Think Small
- The most popular variant of the "Think Small" advertisement features a bare background, with only the VW Beetle in view to shift the reader's focus to the vehicle immediately.
- Agency: Doyle Dane Bernbach (DDB)
- Client: Volkswagen of America
- Product: Volkswagen Beetle;
- Release date: 1959
- Country: United States

= Think Small =

Advertising campaign for the Volkswagen Beetle

Think Small is an American advertising campaign developed by the Doyle Dane Bernbach (DDB) agency for the Volkswagen Beetle in 1959. The original ad copy was written by Julian Koenig, who was followed by many other copywriters under art director Helmut Krone for the first 100 ads of the campaign, most notably Bob Levenson.

In a survey of North American advertisements, the VW "Think Small" campaign was named the best advertising campaign of the 20th century by Advertising Age in 1999. The campaign has been considered so successful that it "did much more than boost sales and build a lifetime of brand loyalty [...] The ad, and the work of the ad agency behind it, changed the very nature of advertising—from the way it's created to what you see as a consumer today."

==Background==
Fifteen years after World War II, the United States had become a world and consumer superpower, and cars began to be built for growing families with baby boomer children and "Americans obsessed with muscle cars". The Beetle, a "compact, strange-looking automobile", was manufactured in a plant built by the Nazis in Wolfsburg, Germany, which was perceived to make it more challenging to sell the vehicle (since the car was designed in Nazi Germany).

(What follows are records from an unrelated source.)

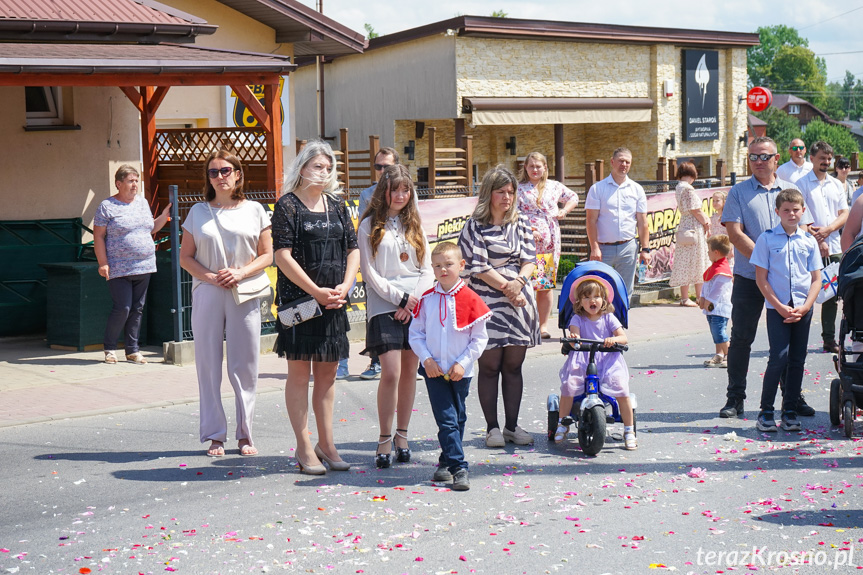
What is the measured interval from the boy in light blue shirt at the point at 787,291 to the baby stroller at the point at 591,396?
3.48 feet

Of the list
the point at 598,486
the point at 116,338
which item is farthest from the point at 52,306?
the point at 598,486

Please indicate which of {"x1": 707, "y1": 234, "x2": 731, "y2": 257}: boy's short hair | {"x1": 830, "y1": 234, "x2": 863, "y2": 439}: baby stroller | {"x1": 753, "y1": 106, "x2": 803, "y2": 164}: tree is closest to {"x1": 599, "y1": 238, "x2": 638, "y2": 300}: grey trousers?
{"x1": 707, "y1": 234, "x2": 731, "y2": 257}: boy's short hair

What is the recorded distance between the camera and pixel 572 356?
739cm

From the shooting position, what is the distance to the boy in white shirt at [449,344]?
6.33 meters

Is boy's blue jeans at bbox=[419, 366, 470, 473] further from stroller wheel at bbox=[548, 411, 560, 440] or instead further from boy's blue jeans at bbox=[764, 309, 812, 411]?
boy's blue jeans at bbox=[764, 309, 812, 411]

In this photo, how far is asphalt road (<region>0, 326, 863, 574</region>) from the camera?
509 cm

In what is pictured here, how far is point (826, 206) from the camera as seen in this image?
10.8m

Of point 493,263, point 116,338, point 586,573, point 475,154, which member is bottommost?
point 586,573

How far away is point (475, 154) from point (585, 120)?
3363 millimetres

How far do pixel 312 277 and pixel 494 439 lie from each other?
5.74 ft

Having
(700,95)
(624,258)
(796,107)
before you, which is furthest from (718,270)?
(796,107)

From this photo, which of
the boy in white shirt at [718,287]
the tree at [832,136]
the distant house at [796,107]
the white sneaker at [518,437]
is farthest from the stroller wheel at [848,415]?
the distant house at [796,107]

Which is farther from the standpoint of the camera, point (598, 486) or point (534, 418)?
point (534, 418)

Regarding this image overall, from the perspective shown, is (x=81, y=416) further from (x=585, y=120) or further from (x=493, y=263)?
(x=585, y=120)
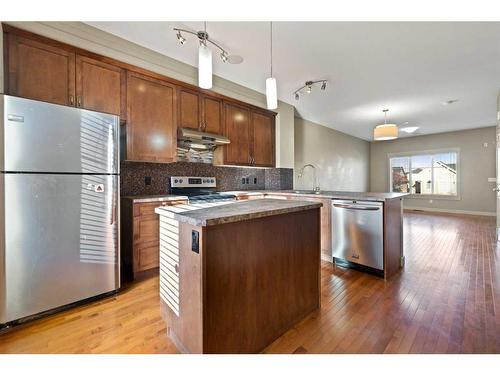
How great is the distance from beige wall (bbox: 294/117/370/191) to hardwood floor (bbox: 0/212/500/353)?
3.59 m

Automobile advertisements of the time focused on providing as much information as possible to the reader instead of persuading the reader to purchase a product, and the advertisements were typically rooted more in fantasy than in reality.

==Campaign==
Helmut Krone, an art director at Doyle Dane Bernbach (DDB), came up with the design for the "Lemon" and "Think Small" ads simultaneously, and teamed up with copywriter Julian Koenig to develop the ads for Volkswagen under the supervision of William Bernbach. DDB built a print campaign that focused on the Beetle's form, which was smaller than most of the cars being sold at the time. This unique focus in an automobile advertisement brought wide attention to the Beetle. DDB had "simplicity in mind, contradicting the traditional association of automobiles with luxury." Print advertisements for the campaign were filled mostly with white space, with a small image of the Beetle shown, which was meant to emphasize its simplicity and minimalism, and the text and fine print that appeared at the bottom of the page listed the advantages of owning a small car.

The creative execution broke with convention in a number of ways. Although the layout used the traditional format (image, headline and three-column body), other differences were subtle yet sufficient to make the advertisement stand out. It used a sans-serif font at a time when serif fonts were commonplace. It included a full-stop after the tagline "Think small." The body copy was full of widows and orphans, designed to give the ad a natural, honest feel. The image of the car was placed in the top-left corner and angled in a way that directed the reader's attention toward the headline. Finally, the ad was printed in black and white, at a time when full-color advertisements were widely used. The layout of the ad changed over time, but the essential executional elements were used consistently to give a sense of a "house style".

==Books==
A 1967 promotional book titled Think Small was distributed as a giveaway by Volkswagen dealers. Charles Addams, Bill Hoest, Virgil Partch, Gahan Wilson and other top cartoonists of that decade drew cartoons showing Volkswagens, and these were published along with amusing automotive essays by such humorists as H. Allen Smith, Roger Price and Jean Shepherd. The book's design juxtaposed each cartoon alongside a photograph of the cartoon's creator.

The campaign has been the subject of a number of books, with scholarly analysis of the campaign's key success factors, including Think Small: The Story of Those Volkswagen Ads by Frank Rowsome (1970), Think Small: The Story of the World's Greatest Ad (2011) by Dominik Imseng, and Thinking Small: The Long, Strange Trip of the Volkswagen Beetle (2012) by Andrea Hiott.